Re: [Pub-Sub-Task] Re: Some thoughts on wsdl pub/sub

On Thu, 2002-10-31 at 19:12, Sanjiva Weerawarana wrote:
> 
> Amelia A Lewis <alewis@tibco.com> writes:
> > A specific example: netnews (usenet, NNTP server-to-server transport
> > with variable client access) is a publish/subscribe model (with some odd
> > pieces; it's also store-and-forward, which has a big impact).  A
> > publisher does not know, and cannot know, who will read any given
> > message.  Subscribers do not have to use nntp for access of any sort
> > (they may use a local news spool, for instance), and in any event are
> > not required to perform any operation that looks like "subscribe" to the
> > service.
> > 
> > This is not particularly uncommon in messaging systems.
> 
> Let's be precise- netnews is not all magic like that.

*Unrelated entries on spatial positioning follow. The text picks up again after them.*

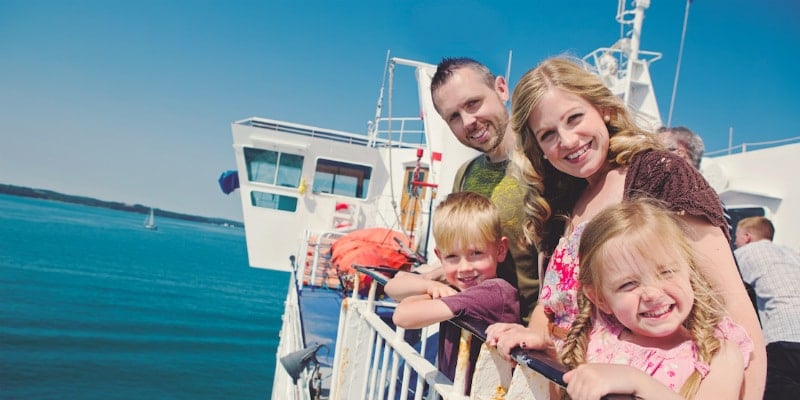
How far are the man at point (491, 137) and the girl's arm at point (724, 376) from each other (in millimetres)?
1035

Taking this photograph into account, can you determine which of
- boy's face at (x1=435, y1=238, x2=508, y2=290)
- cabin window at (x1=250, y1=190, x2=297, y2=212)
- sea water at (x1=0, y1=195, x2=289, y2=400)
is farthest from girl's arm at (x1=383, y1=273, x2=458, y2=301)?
sea water at (x1=0, y1=195, x2=289, y2=400)

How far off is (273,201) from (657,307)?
1405 cm

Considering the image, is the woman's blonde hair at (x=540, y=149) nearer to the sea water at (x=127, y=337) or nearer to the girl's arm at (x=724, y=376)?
the girl's arm at (x=724, y=376)

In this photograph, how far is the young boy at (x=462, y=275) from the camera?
1853mm

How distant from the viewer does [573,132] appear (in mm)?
1682

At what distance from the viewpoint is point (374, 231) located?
9.63 meters

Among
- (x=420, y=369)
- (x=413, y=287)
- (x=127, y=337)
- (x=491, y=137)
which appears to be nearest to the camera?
(x=420, y=369)

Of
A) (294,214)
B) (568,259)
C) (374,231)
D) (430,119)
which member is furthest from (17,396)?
(568,259)

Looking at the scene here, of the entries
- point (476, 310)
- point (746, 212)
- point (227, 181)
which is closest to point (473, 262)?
point (476, 310)

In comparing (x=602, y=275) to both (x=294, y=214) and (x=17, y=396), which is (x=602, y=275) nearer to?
(x=294, y=214)

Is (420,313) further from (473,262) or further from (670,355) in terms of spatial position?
(670,355)

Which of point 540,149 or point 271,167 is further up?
point 271,167

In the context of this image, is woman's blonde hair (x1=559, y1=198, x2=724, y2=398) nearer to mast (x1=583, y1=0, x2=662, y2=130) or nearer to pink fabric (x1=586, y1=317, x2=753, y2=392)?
pink fabric (x1=586, y1=317, x2=753, y2=392)

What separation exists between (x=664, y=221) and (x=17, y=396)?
51.2 feet
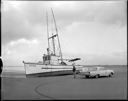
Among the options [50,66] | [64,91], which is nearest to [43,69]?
[50,66]

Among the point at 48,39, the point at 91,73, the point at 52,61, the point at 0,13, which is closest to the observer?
the point at 0,13

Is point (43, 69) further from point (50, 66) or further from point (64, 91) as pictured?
point (64, 91)

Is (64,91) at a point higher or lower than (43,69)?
higher

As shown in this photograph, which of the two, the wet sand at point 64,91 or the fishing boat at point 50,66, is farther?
the fishing boat at point 50,66

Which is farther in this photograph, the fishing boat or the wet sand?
the fishing boat

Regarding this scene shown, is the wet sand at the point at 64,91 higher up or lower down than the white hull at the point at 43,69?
higher up

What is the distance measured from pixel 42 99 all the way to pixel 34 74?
75.7 feet

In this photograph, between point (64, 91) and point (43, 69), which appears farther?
point (43, 69)

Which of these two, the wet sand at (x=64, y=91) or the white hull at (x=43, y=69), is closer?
the wet sand at (x=64, y=91)

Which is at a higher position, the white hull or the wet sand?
the wet sand

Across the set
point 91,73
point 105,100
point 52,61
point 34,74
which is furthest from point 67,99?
point 52,61

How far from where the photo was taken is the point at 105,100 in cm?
1037

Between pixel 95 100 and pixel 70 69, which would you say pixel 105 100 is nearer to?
pixel 95 100

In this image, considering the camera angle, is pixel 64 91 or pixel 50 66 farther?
pixel 50 66
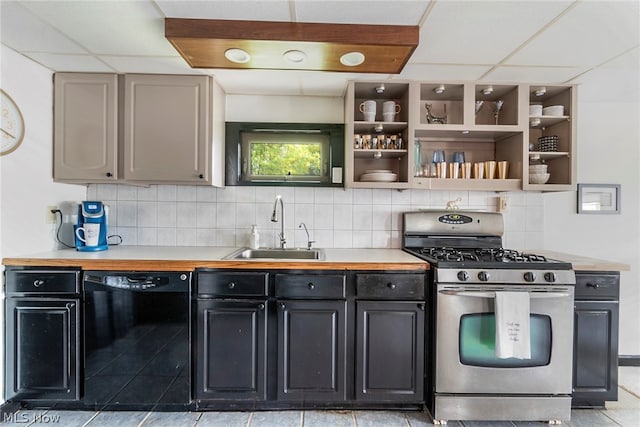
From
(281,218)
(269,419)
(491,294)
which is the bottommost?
(269,419)

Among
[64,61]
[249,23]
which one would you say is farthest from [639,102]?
[64,61]

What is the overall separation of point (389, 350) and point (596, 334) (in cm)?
124

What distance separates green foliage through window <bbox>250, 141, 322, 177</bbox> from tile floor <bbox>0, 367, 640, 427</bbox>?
5.36ft

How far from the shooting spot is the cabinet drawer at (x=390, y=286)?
6.01 feet

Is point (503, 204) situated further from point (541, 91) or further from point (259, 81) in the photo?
point (259, 81)

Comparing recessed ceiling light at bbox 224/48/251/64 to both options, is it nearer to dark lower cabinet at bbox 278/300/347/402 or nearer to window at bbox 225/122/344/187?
window at bbox 225/122/344/187

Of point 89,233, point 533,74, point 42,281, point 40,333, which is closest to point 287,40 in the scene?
point 533,74

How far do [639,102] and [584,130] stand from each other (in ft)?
1.56

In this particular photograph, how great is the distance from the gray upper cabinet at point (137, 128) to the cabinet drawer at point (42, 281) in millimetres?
660

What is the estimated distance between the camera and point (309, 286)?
183cm

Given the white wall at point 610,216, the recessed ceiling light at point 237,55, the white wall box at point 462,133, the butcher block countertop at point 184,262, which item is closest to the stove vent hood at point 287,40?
the recessed ceiling light at point 237,55

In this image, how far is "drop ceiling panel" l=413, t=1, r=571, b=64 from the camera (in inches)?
56.5

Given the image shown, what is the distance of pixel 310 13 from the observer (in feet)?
4.95

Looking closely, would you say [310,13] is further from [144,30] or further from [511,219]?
[511,219]
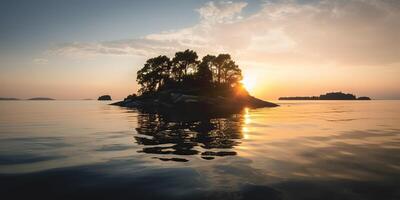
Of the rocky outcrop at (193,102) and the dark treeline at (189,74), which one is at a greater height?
the dark treeline at (189,74)

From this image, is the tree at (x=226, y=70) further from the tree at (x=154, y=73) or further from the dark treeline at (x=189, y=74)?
the tree at (x=154, y=73)

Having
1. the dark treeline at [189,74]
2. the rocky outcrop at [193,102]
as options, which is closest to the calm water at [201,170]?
the rocky outcrop at [193,102]

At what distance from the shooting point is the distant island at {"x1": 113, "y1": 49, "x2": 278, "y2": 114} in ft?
267

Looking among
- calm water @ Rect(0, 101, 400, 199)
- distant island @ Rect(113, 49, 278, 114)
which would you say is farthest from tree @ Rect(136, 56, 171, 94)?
calm water @ Rect(0, 101, 400, 199)

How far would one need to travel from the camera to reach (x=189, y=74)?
97562mm

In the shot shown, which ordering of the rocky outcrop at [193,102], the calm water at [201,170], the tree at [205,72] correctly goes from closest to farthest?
the calm water at [201,170], the rocky outcrop at [193,102], the tree at [205,72]

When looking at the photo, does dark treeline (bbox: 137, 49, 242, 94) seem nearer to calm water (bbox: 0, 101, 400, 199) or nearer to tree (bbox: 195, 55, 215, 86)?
tree (bbox: 195, 55, 215, 86)

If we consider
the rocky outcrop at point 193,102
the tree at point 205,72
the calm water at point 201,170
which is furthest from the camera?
the tree at point 205,72

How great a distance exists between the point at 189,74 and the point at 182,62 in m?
6.89

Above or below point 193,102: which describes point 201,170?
below

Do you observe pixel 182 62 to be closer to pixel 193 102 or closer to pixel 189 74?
pixel 189 74

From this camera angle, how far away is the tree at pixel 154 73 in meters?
103

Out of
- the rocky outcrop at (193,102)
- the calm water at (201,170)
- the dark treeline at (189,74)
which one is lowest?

The model is
> the following isn't it?

No.

>     - author of news article (event source) writes the article
>     - (s)he publishes the article to a local NNTP server
>     - local NNTP server upstreams it to one or more other
>       servers it knows about
>     - servers publish that article (event) to other servers
>       that are subscribed to it (typically via configuration)
>     - eventually it finds its way to my NNTP server (where I am the
>       event sync)
>     - I read the article

Servers flood fill.  In fact, the mechanism is more of a pull than a
push (message: what do you have?  answer: xyzzy, plugh.  message (after
realizing that I have plugh): send xyzzy).

Subscribers can read from the spool, when available.  They can ask a
server.  If there is no subscription contract, then how does it get
modeled?

> So in this model too I believe there is indeed a subscription
> mechanism. However, its between the different NNTP servers
> and not between the actual event source (the article author)
> and the actual event sync (the article reader). 

I believe that we have different understandings of the workings of
usenet.  It's possible that mine's out of date; I haven't administered a
spool for nearly ten years.  But back when, the concept of a client
subscription propagating beyond the *client itself* had no meaning.

> The only thing the reader cares about in NNTP is that there's
> an NNTP server to which (s)he goes to to download news. That
> service would just have a bunch of request-response operations.

Umm.  No.  This is not at all the mental model of the system, when
considered as an example of publish/subscribe.

We can have the argument interminably that server output/client input
can be modeled as client request/server response simply by changing our
names for the participants, but I very much doubt that anyone will
manage to convince me that request/response is the only thing that the
network needs.  That strikes me as a wholly RPC-oriented kind of
viewpoint (REST-ish as well), but a subset.

Multicast is poorly modeled by request/response, especially given
current semantics.  Bolting on the additional semantics, by pretending
that the 'casting server is actually a client, and the set of clients is
actually a single server that returns zero or more responses, is not, to
my mind, an acceptable model for publish/subscribe.

> > This is not particularly uncommon in messaging systems.
> 
> I'm not a messaging expert, but I imagine that's while applications
> may not directly do a subscribe, the underlying middleware does.

In some cases, the underlying protocol.  See PGM.

One of my colleagues suggests that the problem is modelling "logical
multicast addresses."  That is, sending a message to a single address,
that ends up going multiple places (by magic, as far as I need to be
concerned).

> Now, going back to WSDL- the only thing that should be described
> in WSDL is everything the client (the service user/requestor)
> needs to use the service. If it doesn't need to know that the

Right.  So if the client doesn't need to subscribe, then the
subscription mechanism SHOULD NOT be described (to RFC 2119 it).

> underlying info is delivered via a pub sub mechanism to the service
> provider then there's no event there .. it just sees (probably)
> a request-response operation which it uses to ask the provider for
> the information.

I do not believe that a pure request/response view of the network is
adequate to describe publish/subscribe messaging systems.

Amy!
-- 
Amelia A. Lewis
Architect, TIBCO/Extensibility, Inc.